_Information provided_
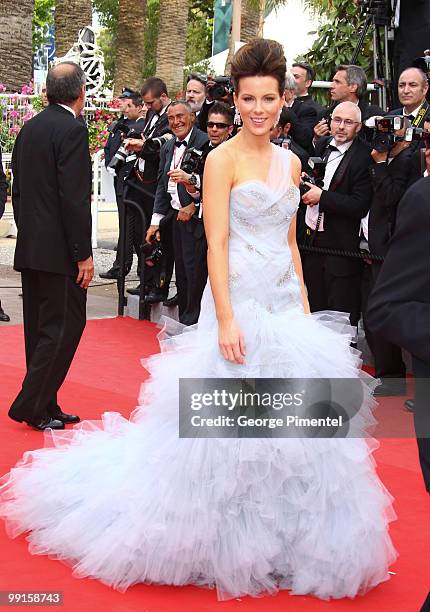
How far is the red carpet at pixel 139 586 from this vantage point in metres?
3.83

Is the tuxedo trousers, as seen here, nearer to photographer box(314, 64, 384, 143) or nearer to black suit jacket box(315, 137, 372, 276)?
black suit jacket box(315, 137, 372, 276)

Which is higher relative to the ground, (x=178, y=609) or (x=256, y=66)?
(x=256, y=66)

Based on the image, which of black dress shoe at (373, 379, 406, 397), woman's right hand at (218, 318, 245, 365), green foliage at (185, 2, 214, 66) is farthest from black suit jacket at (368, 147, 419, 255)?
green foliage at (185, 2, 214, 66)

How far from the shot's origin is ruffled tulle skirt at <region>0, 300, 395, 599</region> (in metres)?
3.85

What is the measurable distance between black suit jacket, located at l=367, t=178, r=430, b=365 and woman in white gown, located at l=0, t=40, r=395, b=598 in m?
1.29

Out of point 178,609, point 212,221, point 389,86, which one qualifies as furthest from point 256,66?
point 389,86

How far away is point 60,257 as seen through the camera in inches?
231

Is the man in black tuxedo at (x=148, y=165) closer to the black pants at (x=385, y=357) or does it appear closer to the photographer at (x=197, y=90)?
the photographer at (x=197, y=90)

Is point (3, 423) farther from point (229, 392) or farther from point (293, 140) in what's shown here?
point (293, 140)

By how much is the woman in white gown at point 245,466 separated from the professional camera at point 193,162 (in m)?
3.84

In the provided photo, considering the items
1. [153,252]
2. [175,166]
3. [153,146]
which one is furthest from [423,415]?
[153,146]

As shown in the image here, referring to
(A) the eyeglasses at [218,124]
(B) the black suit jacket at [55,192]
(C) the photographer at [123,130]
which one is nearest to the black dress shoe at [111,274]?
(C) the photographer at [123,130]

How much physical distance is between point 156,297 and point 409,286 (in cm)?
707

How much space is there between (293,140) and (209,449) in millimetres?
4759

--

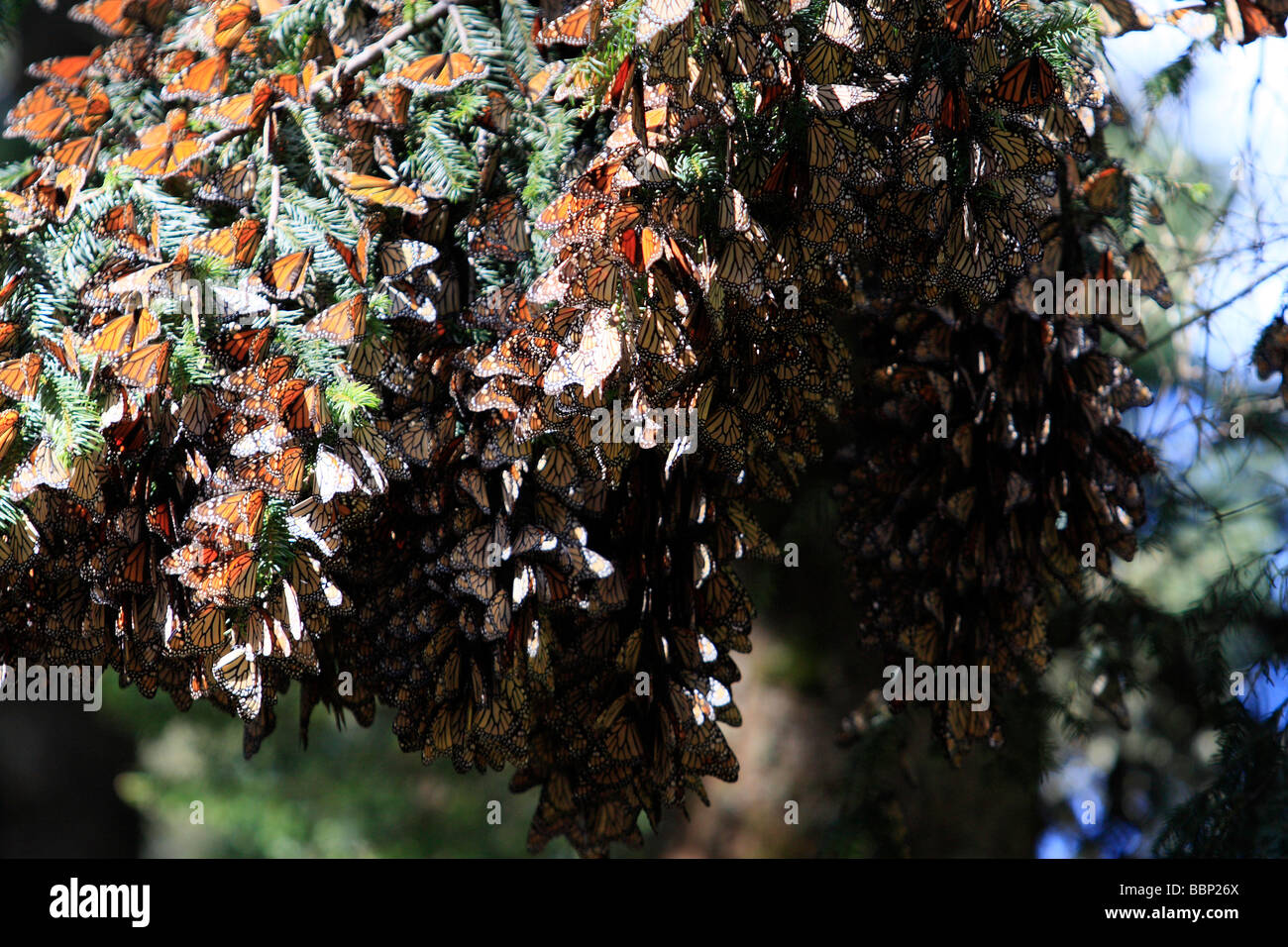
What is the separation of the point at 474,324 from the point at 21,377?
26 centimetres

_Stated problem_
From the listing above, pull out every line that contains the word "much" and copy each one unchanged.

_Answer below_
By how much is the woman in white gown at point 245,466 separated from the professional camera at point 193,162 (in m)?
How much physical distance is between point 156,297 and point 409,286 (in cm)?
How much space is there between (293,140) and (209,449) in millimetres?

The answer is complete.